** ПРЕДЛОЖЕННЫЙ ТЕКСТ **
━━━━━━
(Письмо в редакцию журнала «Под знаменем марксизма»[81])
Дорогие товарищи!
Идея издания журнала, который вводил бы передовую пролетарскую молодежь в круг материалистического миропонимания, кажется мне в высшей степени ценной и плодотворной.
Старшее поколение рабочих-коммунистов, играющее ныне руководящую роль в партии и в стране, пробуждалось к сознательной политической жизни 10 – 15 – 20 и более лет тому назад. Мысль его начинала свою критическую работу с городового, с табельщика и мастера, поднималась до царизма и капитализма, и затем, чаще всего в тюрьме и ссылке, направлялась на вопросы философии истории и научного познания мира. Таким образом, прежде чем революционный пролетарий доходил до важнейших вопросов материалистического объяснения исторического развития, он успевал уже накопить известную сумму все расширявшихся обобщений, от частного к общему, на основе своего собственного жизненного боевого опыта. Нынешний молодой рабочий пробуждается в обстановке советского государства, которое само есть живая критика старого мира. Те общие выводы, которые старшему поколению рабочих давались с бою и закреплялись в сознании крепкими гвоздями личного опыта, теперь получаются рабочими младшего поколения в готовом виде, непосредственно из рук государства, в котором они живут, из рук партии, которая этим государством руководит. Это означает, конечно, гигантский шаг вперед в смысле создания условий дальнейшего политического и теоретического воспитания трудящихся. Но в то же время на этом, несравненно более высоком, историческом уровне, достигнутом работой старших поколений, возникают новые задачи и новые трудности для поколений молодых.
Советское государство есть живое отрицание старого мира, его общественного порядка, его личных отношений, его воззрений и верований. Но в то же время само советское государство еще полно противоречий, прорех, несогласованностей, смутного брожения, – словом, явлений, в которых наследие прошлого переплетается с ростками будущего. В такую, глубоко переломную, критическую, неустойчивую эпоху, как наша, воспитание пролетарского авангарда требует серьезных и надежных теоретических основ. Для того чтобы величайшие события, могущественные приливы и отливы, быстрые смены задач и методов партии и государства не дезорганизовали сознания молодого рабочего и не надломили его воли еще перед порогом его самостоятельной ответственной работы, необходимо вооружить его мысль, его волю методом материалистического миропонимания.
Вооружить волю, а не только мысль, говорим мы, потому что в эпоху величайших мировых потрясений более чем когда бы то ни было наша воля способна не сломиться, а закалиться только при том условии, если она опирается на научное понимание условий и причин исторического развития.
С другой стороны, именно в такого рода переломную эпоху, как наша особенно, если она затянется, т.-е. если темп революционных событий на западе окажется более медленным, чем можно надеяться, – весьма вероятны попытки различных идеалистических и полуидеалистических философских школ и сект овладеть сознанием рабочей молодежи. Захваченная событиями врасплох – без предшествующего богатого опыта практической классовой борьбы – мысль рабочей молодежи может оказаться незащищенной против различных учений идеализма, представляющих, в сущности, перевод религиозных догм на язык мнимой философии. Все эти школы, при всем разнообразии своих идеалистических, кантианских,[82] эмпириокритических[83] и иных наименований, сходятся, в конце концов, на том, что предпосылают сознание, мысль, познание – материи, а не наоборот.
━━━━━━
** ЧТО ТРЕБУЕТСЯ **
Воспроизведите без изменений отрывок письма в редакцию журнала от слов «С другой стороны, именно» до слов «а не наоборот.» включительно.

Исходные данные:
━━━━━━
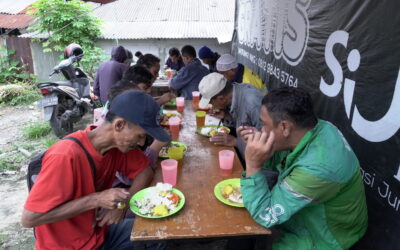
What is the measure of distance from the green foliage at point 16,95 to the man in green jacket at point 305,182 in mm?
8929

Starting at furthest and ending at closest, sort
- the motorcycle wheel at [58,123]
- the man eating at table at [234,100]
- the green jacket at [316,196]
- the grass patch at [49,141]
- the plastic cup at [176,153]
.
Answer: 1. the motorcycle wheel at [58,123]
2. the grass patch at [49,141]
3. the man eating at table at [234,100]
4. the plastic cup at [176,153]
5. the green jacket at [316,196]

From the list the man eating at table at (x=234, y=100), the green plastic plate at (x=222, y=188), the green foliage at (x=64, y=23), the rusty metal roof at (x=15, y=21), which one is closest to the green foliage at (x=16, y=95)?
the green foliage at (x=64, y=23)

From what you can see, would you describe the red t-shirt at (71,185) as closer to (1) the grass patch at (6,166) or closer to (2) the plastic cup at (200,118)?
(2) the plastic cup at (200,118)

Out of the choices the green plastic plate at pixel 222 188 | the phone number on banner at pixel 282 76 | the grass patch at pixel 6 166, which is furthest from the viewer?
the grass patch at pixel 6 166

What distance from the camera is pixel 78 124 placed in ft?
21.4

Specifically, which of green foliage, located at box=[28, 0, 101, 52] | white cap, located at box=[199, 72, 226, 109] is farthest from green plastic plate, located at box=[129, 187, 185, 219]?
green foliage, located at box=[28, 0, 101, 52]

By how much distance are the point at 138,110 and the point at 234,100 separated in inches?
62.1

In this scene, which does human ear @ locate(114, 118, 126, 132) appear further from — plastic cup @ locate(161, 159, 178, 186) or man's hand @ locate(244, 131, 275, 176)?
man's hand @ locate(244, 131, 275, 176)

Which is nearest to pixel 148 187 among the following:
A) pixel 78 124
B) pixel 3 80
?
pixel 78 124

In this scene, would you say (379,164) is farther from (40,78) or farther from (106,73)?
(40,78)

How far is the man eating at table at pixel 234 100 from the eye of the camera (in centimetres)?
━━━━━━
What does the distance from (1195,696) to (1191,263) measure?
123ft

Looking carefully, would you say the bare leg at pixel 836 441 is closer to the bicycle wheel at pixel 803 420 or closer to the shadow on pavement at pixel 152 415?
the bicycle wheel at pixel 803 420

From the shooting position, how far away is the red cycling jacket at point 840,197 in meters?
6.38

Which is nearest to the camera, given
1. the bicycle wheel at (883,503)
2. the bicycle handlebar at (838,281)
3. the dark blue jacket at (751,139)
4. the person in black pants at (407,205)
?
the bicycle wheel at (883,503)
━━━━━━
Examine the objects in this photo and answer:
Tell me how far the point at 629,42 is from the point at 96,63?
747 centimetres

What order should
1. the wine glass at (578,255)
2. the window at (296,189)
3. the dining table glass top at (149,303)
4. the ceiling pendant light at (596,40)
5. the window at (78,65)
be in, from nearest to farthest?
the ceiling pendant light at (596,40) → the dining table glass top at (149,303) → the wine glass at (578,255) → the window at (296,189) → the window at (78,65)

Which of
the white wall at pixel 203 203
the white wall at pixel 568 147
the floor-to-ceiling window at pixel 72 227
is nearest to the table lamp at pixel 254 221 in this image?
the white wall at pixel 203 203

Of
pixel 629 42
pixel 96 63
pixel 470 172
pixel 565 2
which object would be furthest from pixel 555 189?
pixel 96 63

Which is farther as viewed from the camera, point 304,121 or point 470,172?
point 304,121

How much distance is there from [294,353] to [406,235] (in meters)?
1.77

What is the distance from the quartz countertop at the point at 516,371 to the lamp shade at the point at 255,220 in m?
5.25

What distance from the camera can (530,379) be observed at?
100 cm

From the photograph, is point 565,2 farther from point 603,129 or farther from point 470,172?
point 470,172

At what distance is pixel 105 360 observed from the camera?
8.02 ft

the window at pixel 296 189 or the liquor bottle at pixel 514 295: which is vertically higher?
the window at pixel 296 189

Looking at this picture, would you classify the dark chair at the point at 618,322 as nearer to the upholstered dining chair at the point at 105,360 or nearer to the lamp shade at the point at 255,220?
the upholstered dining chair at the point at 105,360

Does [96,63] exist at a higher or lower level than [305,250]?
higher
━━━━━━
** РЕЗУЛЬТАТ **
С другой стороны, именно в такого рода переломную эпоху, как наша особенно, если она затянется, т.-е. если темп революционных событий на западе окажется более медленным, чем можно надеяться, – весьма вероятны попытки различных идеалистических и полуидеалистических философских школ и сект овладеть сознанием рабочей молодежи. Захваченная событиями врасплох – без предшествующего богатого опыта практической классовой борьбы – мысль рабочей молодежи может оказаться незащищенной против различных учений идеализма, представляющих, в сущности, перевод религиозных догм на язык мнимой философии. Все эти школы, при всем разнообразии своих идеалистических, кантианских,[82] эмпириокритических[83] и иных наименований, сходятся, в конце концов, на том, что предпосылают сознание, мысль, познание – материи, а не наоборот.